Afrodite, /Venere ed Ares/Marte si unirono nascostamente per la prima volta proprio nel palazzo di Efesto; nessuno li vide, solo Febo dall’alto si accorse della coppia intenta al congiungimento, e subito corse a riferirlo ad Efesto, che meditò la vendetta.
Fabbricò accuratamente delle sottilissime catene di bronzo, con esse fece una rete che non poteva essere né sciolta né spezzata e la fissò ai sostegni del letto, poi finse di partire per Lemno, e così, quando i due amanti si coricarono, rimasero intrappolati e non riuscirono più a rialzarsi.
Allora entrò Efesto, accompagnato dagli dei dell’Olimpo, e tutti risero, schernendo gli amanti sorpresi in flagrante adulterio. L’ombroso Ares, una volta liberato, corse a nascondersi in Tracia, Afrodite se ne andò a Pafo, dove l’accolsero le Cariti.
Botticelli fu il primo artista, dopo l’epoca classica, a dipingere grandi scene ispirate ai temi mitologici con valore e considerazione pari a quelli dei temi religiosi; fino ad allora, infatti, gli artisti usavano decorare con tali soggetti solo il mobilio, come i pannelli per i cassoni che venivano offerti alle spose come dono di nozze, o nei quali si riponeva il corredo.
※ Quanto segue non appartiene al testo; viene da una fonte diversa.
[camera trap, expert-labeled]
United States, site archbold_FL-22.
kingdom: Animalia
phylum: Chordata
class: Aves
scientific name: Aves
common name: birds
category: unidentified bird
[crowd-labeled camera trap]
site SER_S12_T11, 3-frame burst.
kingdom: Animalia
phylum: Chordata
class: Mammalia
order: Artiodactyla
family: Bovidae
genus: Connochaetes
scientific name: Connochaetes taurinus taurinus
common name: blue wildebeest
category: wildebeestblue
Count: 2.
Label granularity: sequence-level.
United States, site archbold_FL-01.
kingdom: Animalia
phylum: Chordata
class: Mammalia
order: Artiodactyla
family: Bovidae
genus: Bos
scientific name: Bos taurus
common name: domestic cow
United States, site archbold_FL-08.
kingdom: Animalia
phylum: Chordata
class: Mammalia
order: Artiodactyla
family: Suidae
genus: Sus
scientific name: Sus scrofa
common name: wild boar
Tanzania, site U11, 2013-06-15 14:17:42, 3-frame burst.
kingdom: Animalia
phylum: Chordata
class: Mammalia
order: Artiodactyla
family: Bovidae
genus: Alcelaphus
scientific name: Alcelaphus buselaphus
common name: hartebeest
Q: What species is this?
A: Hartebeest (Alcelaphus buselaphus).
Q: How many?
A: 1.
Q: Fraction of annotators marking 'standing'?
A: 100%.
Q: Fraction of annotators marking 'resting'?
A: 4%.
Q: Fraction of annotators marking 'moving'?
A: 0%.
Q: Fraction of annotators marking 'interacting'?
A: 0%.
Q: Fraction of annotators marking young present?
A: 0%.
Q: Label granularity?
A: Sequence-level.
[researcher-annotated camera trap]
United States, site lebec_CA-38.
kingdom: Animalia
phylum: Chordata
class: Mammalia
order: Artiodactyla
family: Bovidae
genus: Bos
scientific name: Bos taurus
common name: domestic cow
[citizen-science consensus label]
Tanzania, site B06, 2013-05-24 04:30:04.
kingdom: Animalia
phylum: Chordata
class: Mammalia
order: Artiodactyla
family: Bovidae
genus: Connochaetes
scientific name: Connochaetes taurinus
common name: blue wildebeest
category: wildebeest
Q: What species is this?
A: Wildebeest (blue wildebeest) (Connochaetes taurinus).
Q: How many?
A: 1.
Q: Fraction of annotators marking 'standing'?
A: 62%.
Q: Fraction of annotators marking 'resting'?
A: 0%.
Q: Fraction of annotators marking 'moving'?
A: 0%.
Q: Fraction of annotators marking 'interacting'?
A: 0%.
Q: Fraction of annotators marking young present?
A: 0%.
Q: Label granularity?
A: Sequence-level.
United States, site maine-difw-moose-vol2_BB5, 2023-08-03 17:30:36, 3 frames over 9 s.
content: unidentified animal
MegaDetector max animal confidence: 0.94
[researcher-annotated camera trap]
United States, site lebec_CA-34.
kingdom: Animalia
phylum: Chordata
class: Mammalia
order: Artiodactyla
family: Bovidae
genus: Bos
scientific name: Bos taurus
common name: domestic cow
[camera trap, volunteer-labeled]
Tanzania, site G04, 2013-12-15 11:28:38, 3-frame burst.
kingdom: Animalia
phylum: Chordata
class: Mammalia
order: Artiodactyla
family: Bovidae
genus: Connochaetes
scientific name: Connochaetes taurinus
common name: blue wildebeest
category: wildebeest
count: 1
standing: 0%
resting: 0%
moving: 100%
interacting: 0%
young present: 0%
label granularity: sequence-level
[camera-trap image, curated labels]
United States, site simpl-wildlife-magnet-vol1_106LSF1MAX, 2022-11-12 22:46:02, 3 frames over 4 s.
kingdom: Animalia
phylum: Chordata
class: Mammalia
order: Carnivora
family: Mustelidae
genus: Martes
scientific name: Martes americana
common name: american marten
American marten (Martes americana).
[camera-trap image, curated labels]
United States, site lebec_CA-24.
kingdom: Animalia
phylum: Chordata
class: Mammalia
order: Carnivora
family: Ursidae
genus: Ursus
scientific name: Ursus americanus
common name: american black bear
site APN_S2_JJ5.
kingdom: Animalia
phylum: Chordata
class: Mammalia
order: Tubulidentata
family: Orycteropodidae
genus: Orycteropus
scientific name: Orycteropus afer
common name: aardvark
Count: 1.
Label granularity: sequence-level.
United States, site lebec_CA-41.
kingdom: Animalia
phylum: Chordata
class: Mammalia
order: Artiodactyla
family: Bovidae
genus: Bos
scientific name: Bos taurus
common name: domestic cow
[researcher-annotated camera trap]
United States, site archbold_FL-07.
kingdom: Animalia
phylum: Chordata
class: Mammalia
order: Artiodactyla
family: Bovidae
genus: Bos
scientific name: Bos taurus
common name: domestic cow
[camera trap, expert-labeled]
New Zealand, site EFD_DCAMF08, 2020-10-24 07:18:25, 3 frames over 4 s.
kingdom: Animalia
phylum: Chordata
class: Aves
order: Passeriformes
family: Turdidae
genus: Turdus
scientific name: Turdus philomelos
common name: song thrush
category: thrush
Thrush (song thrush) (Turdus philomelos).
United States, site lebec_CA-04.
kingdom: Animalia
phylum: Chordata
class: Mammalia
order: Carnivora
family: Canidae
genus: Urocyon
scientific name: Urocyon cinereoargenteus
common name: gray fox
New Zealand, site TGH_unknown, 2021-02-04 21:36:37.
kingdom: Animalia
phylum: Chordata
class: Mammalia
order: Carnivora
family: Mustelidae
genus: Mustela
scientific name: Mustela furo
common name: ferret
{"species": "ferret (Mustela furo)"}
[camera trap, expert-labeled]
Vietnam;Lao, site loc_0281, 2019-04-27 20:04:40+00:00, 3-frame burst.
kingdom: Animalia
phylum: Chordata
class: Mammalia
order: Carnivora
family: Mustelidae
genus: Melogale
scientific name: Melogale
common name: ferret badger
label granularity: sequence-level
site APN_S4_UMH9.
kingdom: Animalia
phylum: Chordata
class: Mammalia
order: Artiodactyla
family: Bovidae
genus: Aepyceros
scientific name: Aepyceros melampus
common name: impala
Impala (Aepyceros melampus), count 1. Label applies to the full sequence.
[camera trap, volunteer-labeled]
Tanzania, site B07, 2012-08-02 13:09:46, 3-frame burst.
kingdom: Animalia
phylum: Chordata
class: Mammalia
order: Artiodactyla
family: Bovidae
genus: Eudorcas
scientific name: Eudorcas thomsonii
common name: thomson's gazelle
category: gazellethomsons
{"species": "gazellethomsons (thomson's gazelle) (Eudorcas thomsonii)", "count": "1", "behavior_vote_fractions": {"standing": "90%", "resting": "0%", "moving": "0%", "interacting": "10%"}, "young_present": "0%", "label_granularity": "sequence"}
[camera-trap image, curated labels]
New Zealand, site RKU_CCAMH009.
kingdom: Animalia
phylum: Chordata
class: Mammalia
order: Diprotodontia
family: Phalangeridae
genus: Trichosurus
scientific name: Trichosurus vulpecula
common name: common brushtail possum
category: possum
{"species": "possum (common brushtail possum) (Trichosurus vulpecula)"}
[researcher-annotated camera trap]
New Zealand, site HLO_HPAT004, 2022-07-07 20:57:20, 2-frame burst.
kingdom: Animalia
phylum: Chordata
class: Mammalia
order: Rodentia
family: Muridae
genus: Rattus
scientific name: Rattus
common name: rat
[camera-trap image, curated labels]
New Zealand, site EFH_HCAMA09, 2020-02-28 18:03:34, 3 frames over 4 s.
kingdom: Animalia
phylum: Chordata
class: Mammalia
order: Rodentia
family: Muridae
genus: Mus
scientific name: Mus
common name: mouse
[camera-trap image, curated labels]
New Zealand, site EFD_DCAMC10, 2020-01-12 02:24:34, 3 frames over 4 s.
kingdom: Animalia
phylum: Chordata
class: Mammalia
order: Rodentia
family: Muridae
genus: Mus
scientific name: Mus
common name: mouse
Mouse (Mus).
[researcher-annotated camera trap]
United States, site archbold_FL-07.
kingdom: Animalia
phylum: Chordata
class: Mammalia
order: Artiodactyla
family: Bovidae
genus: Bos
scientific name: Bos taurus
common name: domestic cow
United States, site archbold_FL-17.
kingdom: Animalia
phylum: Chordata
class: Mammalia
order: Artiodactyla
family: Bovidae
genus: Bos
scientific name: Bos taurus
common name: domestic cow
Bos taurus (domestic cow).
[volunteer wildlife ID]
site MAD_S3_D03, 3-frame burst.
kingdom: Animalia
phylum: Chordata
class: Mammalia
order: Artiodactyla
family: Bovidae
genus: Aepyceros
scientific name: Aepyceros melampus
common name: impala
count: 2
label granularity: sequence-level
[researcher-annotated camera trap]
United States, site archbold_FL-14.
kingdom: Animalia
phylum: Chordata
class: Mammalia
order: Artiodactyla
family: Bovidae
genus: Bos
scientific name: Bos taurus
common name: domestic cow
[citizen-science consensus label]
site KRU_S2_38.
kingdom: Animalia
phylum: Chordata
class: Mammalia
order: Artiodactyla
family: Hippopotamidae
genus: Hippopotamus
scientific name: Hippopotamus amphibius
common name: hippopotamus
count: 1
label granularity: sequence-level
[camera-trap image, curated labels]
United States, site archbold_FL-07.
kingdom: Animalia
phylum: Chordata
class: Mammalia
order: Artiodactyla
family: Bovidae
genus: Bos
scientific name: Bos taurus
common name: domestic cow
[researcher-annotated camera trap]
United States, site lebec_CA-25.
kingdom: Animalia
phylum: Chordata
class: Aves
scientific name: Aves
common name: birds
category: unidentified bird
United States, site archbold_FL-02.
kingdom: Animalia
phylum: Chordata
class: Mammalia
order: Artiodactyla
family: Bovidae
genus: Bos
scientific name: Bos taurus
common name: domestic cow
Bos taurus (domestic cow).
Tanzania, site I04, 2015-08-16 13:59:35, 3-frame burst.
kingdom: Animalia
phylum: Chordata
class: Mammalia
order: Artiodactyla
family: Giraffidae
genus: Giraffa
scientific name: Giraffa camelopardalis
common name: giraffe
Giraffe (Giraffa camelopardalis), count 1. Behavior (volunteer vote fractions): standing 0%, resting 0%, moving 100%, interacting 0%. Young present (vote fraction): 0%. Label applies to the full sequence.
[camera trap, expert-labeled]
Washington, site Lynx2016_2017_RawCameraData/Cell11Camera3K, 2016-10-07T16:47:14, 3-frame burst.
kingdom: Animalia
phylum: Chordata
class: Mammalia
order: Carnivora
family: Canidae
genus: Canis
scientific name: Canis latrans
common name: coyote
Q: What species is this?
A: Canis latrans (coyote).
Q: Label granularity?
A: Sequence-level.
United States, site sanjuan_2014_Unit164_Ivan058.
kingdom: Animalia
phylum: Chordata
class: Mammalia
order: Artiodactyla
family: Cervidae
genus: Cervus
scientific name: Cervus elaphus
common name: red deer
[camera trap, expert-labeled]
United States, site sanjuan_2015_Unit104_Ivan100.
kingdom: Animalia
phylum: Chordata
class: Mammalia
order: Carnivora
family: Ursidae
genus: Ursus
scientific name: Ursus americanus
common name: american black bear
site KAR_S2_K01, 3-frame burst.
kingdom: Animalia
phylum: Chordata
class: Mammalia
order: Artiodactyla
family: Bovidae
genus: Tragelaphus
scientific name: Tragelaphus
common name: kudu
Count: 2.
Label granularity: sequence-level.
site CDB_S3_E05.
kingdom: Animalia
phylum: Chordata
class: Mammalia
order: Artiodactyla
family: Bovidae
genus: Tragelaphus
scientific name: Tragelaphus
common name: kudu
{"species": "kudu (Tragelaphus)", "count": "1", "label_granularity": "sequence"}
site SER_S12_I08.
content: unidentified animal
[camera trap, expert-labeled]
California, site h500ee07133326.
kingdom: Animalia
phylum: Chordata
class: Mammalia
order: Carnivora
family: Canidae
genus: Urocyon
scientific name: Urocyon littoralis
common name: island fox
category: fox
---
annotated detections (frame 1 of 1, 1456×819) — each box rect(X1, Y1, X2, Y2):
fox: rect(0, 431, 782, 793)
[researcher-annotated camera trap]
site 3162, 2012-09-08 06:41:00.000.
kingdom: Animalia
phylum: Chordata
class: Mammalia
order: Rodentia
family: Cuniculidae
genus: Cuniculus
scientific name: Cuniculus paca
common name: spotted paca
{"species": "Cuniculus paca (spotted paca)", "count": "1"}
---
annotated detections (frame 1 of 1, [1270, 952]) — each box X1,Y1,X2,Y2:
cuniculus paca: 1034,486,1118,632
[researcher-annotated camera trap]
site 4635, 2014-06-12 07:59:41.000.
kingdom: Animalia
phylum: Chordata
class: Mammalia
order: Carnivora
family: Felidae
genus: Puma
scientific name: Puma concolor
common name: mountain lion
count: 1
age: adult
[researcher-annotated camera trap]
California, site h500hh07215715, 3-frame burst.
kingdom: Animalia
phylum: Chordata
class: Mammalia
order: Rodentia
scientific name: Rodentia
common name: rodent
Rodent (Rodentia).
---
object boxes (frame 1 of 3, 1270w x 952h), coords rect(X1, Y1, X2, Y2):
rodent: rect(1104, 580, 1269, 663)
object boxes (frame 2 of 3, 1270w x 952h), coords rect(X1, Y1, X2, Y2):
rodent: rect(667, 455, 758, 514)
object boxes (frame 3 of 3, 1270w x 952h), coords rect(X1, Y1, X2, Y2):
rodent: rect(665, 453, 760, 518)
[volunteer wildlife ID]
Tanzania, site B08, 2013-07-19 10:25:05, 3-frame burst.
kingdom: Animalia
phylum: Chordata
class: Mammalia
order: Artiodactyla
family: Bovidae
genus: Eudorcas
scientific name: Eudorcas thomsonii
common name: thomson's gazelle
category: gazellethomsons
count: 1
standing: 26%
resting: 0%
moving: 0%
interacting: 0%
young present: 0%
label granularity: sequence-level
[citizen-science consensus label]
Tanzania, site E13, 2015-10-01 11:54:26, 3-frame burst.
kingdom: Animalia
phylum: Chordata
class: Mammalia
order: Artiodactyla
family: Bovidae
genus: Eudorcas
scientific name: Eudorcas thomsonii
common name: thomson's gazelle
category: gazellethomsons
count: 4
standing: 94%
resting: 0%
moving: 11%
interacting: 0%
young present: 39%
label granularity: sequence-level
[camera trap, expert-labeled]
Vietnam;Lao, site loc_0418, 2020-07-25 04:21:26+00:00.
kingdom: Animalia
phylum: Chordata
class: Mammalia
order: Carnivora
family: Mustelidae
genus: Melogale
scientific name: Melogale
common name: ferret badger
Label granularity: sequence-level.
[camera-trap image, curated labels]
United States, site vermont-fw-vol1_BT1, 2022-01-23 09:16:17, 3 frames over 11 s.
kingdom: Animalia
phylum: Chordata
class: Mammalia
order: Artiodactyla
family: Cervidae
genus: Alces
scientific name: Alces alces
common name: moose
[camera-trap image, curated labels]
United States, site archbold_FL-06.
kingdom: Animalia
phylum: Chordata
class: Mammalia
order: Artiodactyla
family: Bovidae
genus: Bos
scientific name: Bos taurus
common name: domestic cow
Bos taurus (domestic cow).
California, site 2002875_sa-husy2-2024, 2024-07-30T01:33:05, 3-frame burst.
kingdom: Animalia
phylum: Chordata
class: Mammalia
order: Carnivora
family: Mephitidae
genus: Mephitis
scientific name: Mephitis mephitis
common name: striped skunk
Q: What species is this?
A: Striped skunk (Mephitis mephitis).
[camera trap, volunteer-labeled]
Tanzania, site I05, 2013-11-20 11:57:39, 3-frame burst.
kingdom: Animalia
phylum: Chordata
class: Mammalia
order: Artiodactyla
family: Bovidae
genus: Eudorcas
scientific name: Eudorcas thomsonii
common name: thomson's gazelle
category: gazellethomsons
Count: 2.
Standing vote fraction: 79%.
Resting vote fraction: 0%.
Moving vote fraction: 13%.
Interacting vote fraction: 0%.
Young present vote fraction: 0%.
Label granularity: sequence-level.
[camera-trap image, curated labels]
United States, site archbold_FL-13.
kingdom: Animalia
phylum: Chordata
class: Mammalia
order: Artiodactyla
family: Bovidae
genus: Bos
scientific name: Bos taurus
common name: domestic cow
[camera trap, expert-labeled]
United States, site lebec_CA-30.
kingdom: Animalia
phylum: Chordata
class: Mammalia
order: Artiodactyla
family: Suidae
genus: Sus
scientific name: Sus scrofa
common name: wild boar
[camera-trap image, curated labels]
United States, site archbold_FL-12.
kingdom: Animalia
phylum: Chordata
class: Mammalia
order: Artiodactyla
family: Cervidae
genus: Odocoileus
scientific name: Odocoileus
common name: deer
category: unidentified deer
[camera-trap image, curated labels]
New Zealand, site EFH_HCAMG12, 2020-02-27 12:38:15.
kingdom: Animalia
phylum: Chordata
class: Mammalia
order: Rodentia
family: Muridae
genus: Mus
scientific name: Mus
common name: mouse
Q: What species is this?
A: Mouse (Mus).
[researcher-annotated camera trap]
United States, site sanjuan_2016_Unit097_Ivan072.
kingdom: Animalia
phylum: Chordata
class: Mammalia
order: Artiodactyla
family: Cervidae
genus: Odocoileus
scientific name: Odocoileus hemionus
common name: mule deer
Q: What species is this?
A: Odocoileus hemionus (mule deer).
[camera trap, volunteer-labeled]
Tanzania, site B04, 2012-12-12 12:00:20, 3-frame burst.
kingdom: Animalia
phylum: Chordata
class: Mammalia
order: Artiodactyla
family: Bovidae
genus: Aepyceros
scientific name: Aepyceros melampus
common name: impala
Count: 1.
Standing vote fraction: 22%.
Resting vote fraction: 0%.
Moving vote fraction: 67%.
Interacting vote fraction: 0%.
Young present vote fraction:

Le sue opere mitologiche furono destinate al diletto di un pubblico di raffinata cultura letteraria, che amava il simbolismo nell’arte, perciò spesso sono di difficile interpretazione.
In questo dipinto il soggetto è un tema molto caro ai pittori dell’epoca, l’amore tra la dea dell’amore e il dio della guerra; capolavoro raffinato e sensuale, Venere e Marte,  forse fu eseguito per i Vespucci, come lascia presupporre la presenza di vespe nel quadro, e forse era destinato a decorare la spalliera nuziale della camera da letto della stessa famiglia.
Il pittore ci introduce con discrezione nell’alcova dove, distesi su un prato nel quale spuntano cespugli di mirto, la pianta simbolo della dea, ci sono Venere e il dio Marte che, spossato dalle fatiche d’amore, dorme profondamente, senza ridestarsi nemmeno ai giochi d’arme dei rumorosi fauni, i piccoli satiri, demoni dagli irrefrenabili istinti sessuali, anche simbolo di fecondità ed abbondanza, che saltellano intorno ai due amanti.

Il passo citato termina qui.